##### RECORDS TO USE #####
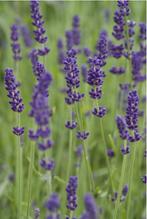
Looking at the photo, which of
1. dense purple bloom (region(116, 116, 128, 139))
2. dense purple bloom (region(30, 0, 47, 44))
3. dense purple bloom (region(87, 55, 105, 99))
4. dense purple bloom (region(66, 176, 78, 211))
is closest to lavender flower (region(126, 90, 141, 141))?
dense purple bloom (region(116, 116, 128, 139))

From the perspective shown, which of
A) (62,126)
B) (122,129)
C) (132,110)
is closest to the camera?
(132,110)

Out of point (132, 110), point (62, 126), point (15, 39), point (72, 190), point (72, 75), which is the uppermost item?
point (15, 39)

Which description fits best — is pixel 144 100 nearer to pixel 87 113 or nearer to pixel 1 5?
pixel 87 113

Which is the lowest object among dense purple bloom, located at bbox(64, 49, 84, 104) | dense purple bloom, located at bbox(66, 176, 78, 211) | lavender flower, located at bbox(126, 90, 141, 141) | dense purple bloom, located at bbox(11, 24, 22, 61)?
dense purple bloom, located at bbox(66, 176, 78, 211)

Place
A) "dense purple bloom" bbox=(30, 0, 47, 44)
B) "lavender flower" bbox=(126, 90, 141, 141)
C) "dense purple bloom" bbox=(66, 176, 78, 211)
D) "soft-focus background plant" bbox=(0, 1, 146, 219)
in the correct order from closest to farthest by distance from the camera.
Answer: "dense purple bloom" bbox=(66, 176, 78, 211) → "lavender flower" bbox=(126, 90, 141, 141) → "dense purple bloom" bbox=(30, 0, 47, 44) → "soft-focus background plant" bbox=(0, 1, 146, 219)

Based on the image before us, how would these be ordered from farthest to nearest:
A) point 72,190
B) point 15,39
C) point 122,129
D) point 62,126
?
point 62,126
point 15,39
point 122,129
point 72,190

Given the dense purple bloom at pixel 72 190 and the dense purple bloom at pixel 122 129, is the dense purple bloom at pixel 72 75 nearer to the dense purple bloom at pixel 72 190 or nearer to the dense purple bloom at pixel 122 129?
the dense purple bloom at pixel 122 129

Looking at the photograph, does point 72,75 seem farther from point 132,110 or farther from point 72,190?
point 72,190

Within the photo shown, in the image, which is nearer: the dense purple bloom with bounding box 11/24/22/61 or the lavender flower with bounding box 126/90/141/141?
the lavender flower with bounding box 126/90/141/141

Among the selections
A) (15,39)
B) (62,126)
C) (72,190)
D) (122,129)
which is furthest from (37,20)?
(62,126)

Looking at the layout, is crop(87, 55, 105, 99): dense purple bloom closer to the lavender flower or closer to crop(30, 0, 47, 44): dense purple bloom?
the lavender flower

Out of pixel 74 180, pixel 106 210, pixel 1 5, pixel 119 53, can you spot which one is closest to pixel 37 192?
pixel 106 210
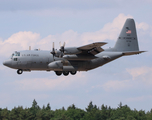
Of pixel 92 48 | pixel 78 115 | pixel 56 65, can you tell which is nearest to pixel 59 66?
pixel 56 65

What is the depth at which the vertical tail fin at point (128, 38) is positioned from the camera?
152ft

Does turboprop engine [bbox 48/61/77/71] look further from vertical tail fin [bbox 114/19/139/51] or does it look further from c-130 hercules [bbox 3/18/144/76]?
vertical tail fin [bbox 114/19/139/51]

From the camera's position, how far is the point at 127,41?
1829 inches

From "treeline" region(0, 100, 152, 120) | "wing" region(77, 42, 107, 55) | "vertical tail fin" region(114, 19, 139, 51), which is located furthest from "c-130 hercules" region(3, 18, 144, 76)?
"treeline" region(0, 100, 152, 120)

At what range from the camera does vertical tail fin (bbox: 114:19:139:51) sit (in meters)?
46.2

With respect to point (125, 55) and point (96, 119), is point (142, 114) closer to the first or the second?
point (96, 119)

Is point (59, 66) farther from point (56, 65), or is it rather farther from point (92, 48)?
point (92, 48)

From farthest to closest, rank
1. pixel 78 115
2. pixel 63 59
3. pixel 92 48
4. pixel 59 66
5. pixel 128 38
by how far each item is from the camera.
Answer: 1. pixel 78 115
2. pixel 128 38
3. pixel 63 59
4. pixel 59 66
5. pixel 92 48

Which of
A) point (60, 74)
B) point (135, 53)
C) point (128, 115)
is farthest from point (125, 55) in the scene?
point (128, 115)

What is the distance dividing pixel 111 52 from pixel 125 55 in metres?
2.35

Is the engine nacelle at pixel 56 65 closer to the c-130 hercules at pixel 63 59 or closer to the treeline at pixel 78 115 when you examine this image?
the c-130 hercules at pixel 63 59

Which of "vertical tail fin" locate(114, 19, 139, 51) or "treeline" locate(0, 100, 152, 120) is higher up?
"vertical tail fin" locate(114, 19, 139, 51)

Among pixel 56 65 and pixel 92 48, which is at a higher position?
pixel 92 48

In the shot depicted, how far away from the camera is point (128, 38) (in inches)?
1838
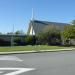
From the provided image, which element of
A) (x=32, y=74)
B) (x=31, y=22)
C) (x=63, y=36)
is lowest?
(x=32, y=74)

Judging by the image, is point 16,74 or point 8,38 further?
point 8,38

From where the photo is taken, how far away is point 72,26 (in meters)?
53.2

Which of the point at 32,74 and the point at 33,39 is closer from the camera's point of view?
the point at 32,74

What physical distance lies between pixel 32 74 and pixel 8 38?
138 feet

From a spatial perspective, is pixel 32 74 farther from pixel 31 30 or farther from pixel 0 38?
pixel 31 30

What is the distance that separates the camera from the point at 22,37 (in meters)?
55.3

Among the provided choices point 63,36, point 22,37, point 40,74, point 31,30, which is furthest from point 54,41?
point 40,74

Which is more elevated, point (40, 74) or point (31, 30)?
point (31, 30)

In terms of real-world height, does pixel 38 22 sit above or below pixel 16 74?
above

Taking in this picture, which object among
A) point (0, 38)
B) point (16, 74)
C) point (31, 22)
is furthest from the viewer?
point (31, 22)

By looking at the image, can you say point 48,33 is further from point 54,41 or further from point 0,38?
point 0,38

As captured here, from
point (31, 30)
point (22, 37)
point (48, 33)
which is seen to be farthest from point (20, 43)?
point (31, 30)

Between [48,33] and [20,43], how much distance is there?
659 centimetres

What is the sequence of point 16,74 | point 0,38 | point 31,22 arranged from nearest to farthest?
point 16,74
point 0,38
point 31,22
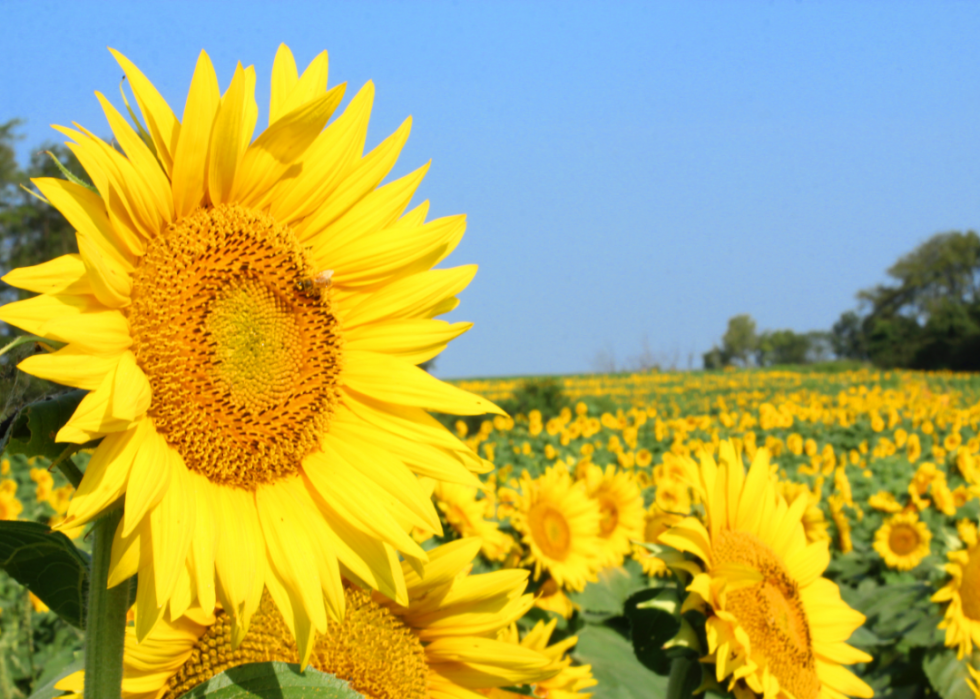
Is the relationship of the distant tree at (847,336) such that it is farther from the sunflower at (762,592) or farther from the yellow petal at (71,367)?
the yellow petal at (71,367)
#####
● WHAT YOU SHOULD DO
How many lines of the listing above contain the string "farthest", with case counting? Give only the number.

● OUTPUT
6